Net sales for the six months ended September 30, 2025, were ¥1,852.7 million, down 5.8% year-over-year, with operating profit at ¥362.0 million, down 38.2% year-over-year, and profit attributable to owners at ¥209.5 million, down 46.9% year-over-year.
Strategic investments in recruitment, advertising, and AI-driven productivity improvements continued, positioning the company for medium- to long-term growth.
Acquisition of Ideal Inc. and Horizon 14 Co., Ltd. completed, adding the Property Management business segment, with only their balance sheets included in this period's consolidation.

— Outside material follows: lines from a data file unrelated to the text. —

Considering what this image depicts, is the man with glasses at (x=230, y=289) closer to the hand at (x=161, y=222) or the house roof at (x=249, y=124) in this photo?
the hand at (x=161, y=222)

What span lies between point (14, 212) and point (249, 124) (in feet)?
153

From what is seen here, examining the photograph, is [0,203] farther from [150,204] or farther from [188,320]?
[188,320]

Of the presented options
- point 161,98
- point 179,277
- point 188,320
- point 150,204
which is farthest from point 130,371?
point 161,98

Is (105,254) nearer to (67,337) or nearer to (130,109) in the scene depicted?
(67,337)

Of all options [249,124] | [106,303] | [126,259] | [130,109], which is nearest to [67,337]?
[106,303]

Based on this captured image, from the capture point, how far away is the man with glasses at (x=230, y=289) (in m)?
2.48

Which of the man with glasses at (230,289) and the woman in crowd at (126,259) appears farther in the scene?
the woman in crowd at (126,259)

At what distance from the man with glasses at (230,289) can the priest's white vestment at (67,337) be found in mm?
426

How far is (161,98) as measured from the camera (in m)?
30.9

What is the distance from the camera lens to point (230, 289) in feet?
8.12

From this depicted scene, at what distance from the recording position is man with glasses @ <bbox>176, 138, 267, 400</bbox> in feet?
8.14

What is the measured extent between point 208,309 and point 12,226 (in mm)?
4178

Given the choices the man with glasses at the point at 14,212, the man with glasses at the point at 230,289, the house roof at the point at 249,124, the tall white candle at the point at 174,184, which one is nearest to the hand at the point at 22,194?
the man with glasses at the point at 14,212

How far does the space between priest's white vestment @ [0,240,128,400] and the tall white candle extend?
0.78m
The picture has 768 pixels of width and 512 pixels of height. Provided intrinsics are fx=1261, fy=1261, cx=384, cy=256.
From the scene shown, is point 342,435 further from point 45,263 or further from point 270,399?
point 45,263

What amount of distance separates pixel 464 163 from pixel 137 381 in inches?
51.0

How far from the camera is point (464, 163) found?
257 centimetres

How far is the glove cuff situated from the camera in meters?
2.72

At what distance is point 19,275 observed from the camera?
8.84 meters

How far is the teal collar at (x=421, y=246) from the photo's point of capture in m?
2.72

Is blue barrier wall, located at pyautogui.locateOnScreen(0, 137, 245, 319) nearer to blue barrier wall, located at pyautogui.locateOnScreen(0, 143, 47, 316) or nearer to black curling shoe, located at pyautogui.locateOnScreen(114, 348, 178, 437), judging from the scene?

Acquisition of Ideal Inc. expected to drive significant revenue growth and synergies from Q3 onward.
Financial highlights
Q2 revenue: 908 million yen (YoY -5.0%, QoQ -3.7%).
Q2 operating profit: 178 million yen (YoY -37.7%, QoQ -3.0%), operating profit margin 19.6%.
Ordinary profit for six months: ¥319.4 million (YoY -45.5%).
Full-year revenue forecast revised up to 5,600 million yen (+41.7% YoY) post-Ideal Inc. acquisition; operating profit forecast revised down to 685 million yen (-37.6% YoY).
Net income forecast revised to 418 million yen (-36.6% YoY); EPS forecast at ¥14.35.
Outlook and guidance
Revenue growth expected to accelerate from Q3 as Ideal Inc. performance is consolidated.
Mid-term plan updated: FY2026 revenue projected at 8,250 million yen (+47.3% YoY), FY2027 at 9,500 million yen (+15.2% YoY), with significant profit growth anticipated.
Forecast revision reflects the consolidation of Horizon 14 Co., Ltd.
Strategic focus on expanding recurring revenue, productivity improvements, and new business development.